La population continue donc de s'interroger sur les risques potentiels du nucléaire, même s'ils semblent correctement maîtrisés. Mais nous estimons insuffisante l'information sur ce sujet : en ce qui concerne le nucléaire, nous ne saurions nous contenter d'une vision à court terme car les conséquences à long terme sont considérables. Elles sont évidentes dans le domaine du stockage des déchets, mais restent peut-être moins évidentes en matière de sécurité d'approvisionnement. En effet, cette dernière dépend notamment de la modernisation du parc nucléaire. Plusieurs centrales nucléaires arrivent en fin de vie, même si leur durée de vie a été prolongée. Certaines atteignent aujourd'hui le seuil des 40 ans. De même, le parc thermique est obsolescent et devra être rénové à moyen terme.
Les exigences environnementales ont amené le Conseil européen à fixer des objectifs ambitieux en matière de réduction des émissions de gaz à effet de serre. Les Etats membres se sont engagés à réduire de 20 % leurs émissions à l'horizon 2020. La France a obtenu que la production d'origine nucléaire soit intégrée dans la prise en compte des progrès en matière d'énergies renouvelables. Ce point nous paraît positif. Les questions de coût doivent par ailleurs être examinées, puisque le renouvellement des moyens de production risque de peser de manière non négligeable sur les tarifs de l'électricité.
L'incident du 4 novembre pose la question de la gestion des réseaux de transport. La régulation du système de transport de l'électricité doit être examinée au niveau européen. Nous estimons souhaitable l'émergence d'une autorité européenne en charge de cette tâche. Nous savons qu'à l'heure actuelle, la gestion des coupures et la répartition des délestages est assurée pour l'essentiel par des automates. Or, certains sites semblent plus sensibles que d'autres. Sur ce sujet, nous ne disposons que de peu d'information. Je me fais en cela l'écho des consommateurs. Bien entendu, nous avons effectué des recherches sur ce thème. Nous avons ainsi eu accès à des documents qui nous donnent une vue d'ensemble du système. Toutefois, le consommateur lambda ne dispose pas de ces éléments. Il faut y remédier.

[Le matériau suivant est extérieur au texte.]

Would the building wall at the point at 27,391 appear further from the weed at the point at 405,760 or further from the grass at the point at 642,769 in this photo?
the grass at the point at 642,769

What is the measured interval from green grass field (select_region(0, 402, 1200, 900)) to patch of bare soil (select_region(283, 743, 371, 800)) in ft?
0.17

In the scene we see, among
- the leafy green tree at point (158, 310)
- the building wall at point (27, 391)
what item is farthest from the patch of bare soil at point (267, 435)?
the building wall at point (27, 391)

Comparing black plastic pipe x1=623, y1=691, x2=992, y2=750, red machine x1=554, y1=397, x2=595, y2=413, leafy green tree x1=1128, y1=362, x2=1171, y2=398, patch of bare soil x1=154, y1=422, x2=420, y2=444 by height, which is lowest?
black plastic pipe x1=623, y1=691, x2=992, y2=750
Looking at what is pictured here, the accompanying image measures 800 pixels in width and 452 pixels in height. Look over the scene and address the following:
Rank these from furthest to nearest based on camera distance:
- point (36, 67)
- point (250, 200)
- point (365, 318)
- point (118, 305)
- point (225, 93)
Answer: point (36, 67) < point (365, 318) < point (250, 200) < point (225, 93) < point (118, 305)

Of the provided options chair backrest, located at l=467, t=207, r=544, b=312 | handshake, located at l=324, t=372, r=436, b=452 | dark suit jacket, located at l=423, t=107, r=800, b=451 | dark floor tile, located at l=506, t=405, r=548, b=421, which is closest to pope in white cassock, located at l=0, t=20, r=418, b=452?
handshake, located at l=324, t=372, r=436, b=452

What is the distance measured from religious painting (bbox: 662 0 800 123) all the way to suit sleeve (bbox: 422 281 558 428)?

Réseau de transport d'électricité (RTE) et Electricité de France (EDF) sont aujourd'hui liés. Ce système sera-t-il maintenu à l'avenir ? Nous pouvons en douter. L'exemple de Réseau ferré de France (RFF), qui gère le réseau ferré, et de la Société nationale des chemins de fer (SNCF), qui l'exploite, introduit quelque peu le doute dans nos esprits. Le choix qui sera fait en la matière conditionnera l'approvisionnement des consommateurs.
L'émergence de nouveaux acteurs, par le biais de la libéralisation, est également pour nous source d'inquiétude. Nous avons eu l'occasion d'en débattre à maintes reprises, notamment dans le cadre de la Commission de régulation de l'énergie (CRE). Les réponses qui nous ont été apportées nous laissent toujours assez perplexes. Demain, qui détiendra les clés de la distribution et de la production ? De nombreux opérateurs, pour certains étrangers, voire non européens, vont prendre pied sur le marché français. Quelles conséquences ce mouvement pourra-t-il avoir ?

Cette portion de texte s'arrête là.